O vazamento da Chevron

Leiam isto, vale a pena. Trata-se do pronunciamento do deputado federal Chico Alencar sobre o vazamento da Chevron:

Crime contra o Brasil
01/12/2011

A riqueza pode virar desgraça ambiental. A expansão da indústria petroleira no Brasil, em curso, exige mais e mais precaução com o meio ambiente. O episódio do vazamento de óleo do Campo de Frade, na Bacia de Campos, no Rio de Janeiro, é revelador do nosso despreparo para enfrentar com rapidez esse problema.

A Comissão Externa da Câmara dos Deputados, da qual faço parte, tem feito o que lhe cabe. Mantivemos contato com a Agência Nacional de Petróleo, com as autoridades ambientais fluminenses, com o Ibama e com a Polícia Federal, instância pública que, até aqui, foi a mais diligente na ação.

Também cobramos as responsabilidades da Chevron, petroleira poderosa, que opera a plataforma acidentada. Vistorias e Audiências Públicas na Câmara nos deram um quadro da gravidade da questão.

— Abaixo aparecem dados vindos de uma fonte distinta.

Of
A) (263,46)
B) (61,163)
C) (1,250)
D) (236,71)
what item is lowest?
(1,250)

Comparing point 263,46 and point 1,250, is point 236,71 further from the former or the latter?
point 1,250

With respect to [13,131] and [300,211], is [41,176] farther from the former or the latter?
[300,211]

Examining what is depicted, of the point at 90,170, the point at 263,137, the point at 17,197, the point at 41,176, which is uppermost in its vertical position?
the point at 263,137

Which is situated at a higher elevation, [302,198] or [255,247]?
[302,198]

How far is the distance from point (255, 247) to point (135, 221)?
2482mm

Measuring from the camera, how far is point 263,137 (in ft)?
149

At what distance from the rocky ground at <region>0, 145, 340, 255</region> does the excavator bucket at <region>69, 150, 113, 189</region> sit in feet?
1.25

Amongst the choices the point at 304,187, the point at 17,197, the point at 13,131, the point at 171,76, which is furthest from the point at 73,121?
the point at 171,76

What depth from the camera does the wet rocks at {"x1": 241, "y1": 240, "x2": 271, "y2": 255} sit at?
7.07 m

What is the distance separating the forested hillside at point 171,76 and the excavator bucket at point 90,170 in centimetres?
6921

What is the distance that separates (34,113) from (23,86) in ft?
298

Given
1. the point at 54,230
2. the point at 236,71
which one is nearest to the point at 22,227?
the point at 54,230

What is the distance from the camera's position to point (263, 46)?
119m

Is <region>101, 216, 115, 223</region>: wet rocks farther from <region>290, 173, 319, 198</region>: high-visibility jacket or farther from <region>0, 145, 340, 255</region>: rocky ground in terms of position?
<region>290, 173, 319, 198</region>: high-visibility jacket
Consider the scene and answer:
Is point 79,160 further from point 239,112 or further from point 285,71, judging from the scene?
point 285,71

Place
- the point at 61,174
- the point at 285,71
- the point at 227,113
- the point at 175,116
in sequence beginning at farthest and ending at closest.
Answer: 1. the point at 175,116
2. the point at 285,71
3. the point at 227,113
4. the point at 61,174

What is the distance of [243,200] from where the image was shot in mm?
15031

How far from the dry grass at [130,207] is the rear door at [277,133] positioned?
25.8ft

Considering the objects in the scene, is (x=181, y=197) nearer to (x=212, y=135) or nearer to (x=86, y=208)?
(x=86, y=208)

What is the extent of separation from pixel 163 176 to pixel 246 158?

Passadas mais de três semanas do acidente, podemos constatar que:

1) O óleo segue vazando, embora em quantidades menores. A Chevron, que, por absurdo, é a quem mais tem informações sobre a obstrução do vazamento que ela própria provocou – estranha situação em que o ‘réu’ faz o trabalho do ‘juiz’ – , garante que a ‘alimentação do derrame está cessada’, embora admita que o ‘vazamento residual continua, na média de 3 barris (cerca de 400 litros) por dia, sem previsão de estacamento total’;

2) Os rejeitos recolhidos em alto mar foram levados para Duque de Caxias, na Baixada Fluminense, em empresa (Contecom) que vistoriamos, e que porta várias irregularidades, inclusive licença vencida há um ano e meio, reveladoras de fortes indícios de que este óleo pode estar seguindo, em parte, para as galerias pluviais e para a rede fluvial do bairro Figueira. O óleo vindo do mar, e não através de correntes marítimas mas sim por iniciativa da Chevron, está contaminando o continente!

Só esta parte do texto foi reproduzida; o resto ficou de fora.